The 2004 Sydney Roosters season was the 97th in the club's history. They finished the 2004 regular season in 1st place, taking out the minor premiership. They subsequently won their two finals matches against the Canberra Raiders 38–12 and then the North Queensland Cowboys 19–16 to make their third consecutive grand final and their fourth in five seasons.
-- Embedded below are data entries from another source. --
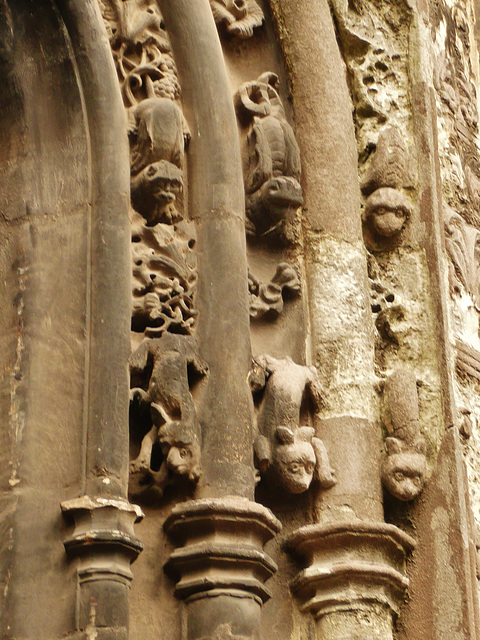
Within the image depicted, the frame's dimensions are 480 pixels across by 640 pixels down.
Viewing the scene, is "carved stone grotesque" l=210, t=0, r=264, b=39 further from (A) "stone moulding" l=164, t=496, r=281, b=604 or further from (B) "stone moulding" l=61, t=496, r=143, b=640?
(B) "stone moulding" l=61, t=496, r=143, b=640

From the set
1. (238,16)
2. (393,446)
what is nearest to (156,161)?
(238,16)

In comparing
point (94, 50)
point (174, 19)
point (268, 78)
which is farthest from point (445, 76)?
point (94, 50)

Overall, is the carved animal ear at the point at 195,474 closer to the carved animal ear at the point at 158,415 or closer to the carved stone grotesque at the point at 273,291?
the carved animal ear at the point at 158,415

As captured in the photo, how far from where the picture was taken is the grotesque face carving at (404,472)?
12.1 feet

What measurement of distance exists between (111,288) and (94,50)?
74cm

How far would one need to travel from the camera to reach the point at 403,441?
3.74 m

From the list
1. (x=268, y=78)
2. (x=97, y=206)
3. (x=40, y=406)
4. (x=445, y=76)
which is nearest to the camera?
(x=40, y=406)

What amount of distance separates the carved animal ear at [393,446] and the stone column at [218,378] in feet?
1.66

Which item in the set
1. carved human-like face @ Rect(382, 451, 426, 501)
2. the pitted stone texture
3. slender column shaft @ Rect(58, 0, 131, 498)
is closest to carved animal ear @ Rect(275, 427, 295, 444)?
the pitted stone texture

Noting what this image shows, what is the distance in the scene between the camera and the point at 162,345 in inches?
136

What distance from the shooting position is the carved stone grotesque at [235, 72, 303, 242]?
153 inches

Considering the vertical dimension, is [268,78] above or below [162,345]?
above

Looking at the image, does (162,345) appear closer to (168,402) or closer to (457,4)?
(168,402)

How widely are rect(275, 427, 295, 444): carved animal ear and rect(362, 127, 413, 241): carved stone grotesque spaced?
0.88 meters
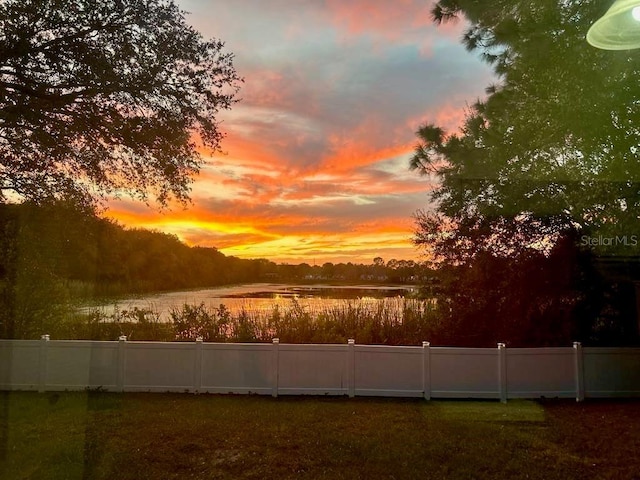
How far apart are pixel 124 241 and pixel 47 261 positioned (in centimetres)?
250

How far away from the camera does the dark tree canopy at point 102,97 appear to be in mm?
6566

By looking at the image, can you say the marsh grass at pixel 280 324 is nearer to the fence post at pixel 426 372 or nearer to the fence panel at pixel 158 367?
the fence panel at pixel 158 367

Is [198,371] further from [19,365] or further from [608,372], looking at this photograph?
[608,372]

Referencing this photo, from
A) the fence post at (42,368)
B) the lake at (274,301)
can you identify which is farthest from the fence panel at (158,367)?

===Canterbury-Bankstown Bulldogs===

The 2004 Bulldogs RLFC season was the 70th season in the club's history. Coached by Steve Folkes and captained by Steve Price, they finished the regular season 2nd (out of 15). The Bulldogs' goal-kicker Hazem El Masri was the competition's top point scorer. They lost their first match of the finals series against the North Queensland Cowboys 22–30 but won their next two against the Melbourne Storm 43–18 and the Penrith Panthers 30–14 to reach their first grand final since the 1998 NRL Grand Final.

==Teams==
Luke Ricketson would miss the match through suspension, after he was found guilty and suspended for three matches by the NRL Judiciary in the week leading up to the grand final. Ricketson had been charged with a grade three striking charge in the Roosters preliminary final victory over North Queensland. Roosters centre Justin Hodges was more fortunate than Ricketson, escaping suspension for a suspect tackle in the same match. Teammate Chris Flannery would take his place on the bench for the Roosters against doctor's orders, after being rushed to hospital for surgery on a ruptured testicle suffered in the preliminary final. It was also former Australian captain Brad Fittler's last game of first grade rugby league before retirement.
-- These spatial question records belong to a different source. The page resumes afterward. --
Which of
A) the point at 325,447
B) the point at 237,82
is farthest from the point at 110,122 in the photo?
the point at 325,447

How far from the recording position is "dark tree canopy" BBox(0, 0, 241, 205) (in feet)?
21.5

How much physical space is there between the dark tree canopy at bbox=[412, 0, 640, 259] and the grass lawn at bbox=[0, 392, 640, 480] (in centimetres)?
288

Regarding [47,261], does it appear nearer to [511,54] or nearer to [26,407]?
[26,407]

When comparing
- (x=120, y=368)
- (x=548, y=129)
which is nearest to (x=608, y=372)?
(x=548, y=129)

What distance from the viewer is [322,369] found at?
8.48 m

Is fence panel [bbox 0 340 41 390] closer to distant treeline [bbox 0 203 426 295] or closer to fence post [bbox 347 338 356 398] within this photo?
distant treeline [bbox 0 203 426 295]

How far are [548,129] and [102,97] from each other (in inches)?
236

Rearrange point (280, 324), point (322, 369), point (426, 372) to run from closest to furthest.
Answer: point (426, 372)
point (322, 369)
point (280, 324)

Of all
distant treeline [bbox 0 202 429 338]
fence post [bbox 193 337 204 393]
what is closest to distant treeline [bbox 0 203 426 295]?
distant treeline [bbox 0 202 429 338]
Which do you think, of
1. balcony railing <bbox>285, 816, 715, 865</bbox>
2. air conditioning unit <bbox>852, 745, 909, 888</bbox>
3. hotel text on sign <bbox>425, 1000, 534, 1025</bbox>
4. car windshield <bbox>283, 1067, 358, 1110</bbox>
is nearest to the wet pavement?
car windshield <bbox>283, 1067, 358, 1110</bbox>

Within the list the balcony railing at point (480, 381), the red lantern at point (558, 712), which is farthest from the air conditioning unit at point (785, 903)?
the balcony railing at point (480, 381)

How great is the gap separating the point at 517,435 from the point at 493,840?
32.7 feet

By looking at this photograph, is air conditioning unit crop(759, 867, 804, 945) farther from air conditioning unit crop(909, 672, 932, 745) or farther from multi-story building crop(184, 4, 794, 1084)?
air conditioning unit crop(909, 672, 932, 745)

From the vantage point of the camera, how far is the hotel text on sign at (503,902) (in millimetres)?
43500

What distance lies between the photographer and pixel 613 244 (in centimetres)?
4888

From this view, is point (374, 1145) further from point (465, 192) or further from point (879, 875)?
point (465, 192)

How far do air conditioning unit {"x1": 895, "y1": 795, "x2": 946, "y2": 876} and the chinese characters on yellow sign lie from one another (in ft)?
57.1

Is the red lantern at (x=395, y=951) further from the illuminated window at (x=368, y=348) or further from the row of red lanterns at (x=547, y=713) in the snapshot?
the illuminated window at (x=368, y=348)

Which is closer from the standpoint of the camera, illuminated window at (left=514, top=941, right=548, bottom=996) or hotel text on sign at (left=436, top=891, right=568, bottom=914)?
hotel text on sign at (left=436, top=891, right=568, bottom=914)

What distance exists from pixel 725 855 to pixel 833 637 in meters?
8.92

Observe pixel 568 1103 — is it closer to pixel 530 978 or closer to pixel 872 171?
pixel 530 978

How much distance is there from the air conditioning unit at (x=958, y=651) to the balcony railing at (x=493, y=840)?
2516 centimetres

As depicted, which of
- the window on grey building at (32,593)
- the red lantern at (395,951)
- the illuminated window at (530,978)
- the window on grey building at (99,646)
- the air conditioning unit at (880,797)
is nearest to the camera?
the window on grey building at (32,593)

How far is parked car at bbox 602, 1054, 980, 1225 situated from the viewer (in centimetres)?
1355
Regular Bulldogs captain Steve Price was ruled out of the match after injuring his knee in the preliminary final against Penrith. He was replaced as captain by Andrew Ryan.

==Match details==
Pre-match entertainment included performances by Chris Isaak and Australian rock band Grinspoon.

===First half===
After 13 minutes, Sydney took the first try of the game with Chris Walker scoring the try and Craig Fitzgibbon converting giving Sydney a 6–0 lead. Ten minutes later winger Matt Utai scored the first try for the Bulldogs bringing the score back to 6–4, after Hazem El Masri missing the conversion attempt. A few minutes later El Masri levelled the scores at 6–6 with a penalty goal. Just after the 30 minute mark, Brett Finch kicked a field goal to give Sydney a narrow 7–6 lead. Two minutes later Anthony Tupou made a 30-metre break for Sydney before passing to teammate Anthony Minichiello to cross under the posts with Fitzgibbon converting to give Sydney a 13–6 lead. At the 37th minute, Minichiello looked to have his second try, however the try was denied by the video referee and the Roosters penalised for an obstruction.

===Second half===
Two minutes into the second half, Utai got his second try with El Masri converting, bringing the score back to 13–12. In the 53rd minute El Masri crossed over for a try, which was awarded by the video referee despite Roosters players complaints of a double movement. El Masri would narrowly missed the conversion, but his try would give the Bulldogs the lead 16–13. With one minute left and the score remaining at 16–13, Sydney's Michael Crocker made a half break on the Bulldogs 40-meter line, but was tackled by stand in Bulldogs captain Andrew Ryan, resulting in Crocker losing the ball. The desperate tackle from Ryan ending the match to give the Bulldogs their 8th premiership.

This marked the first (and only) time in 2004 that the Roosters lost a match after leading at half-time.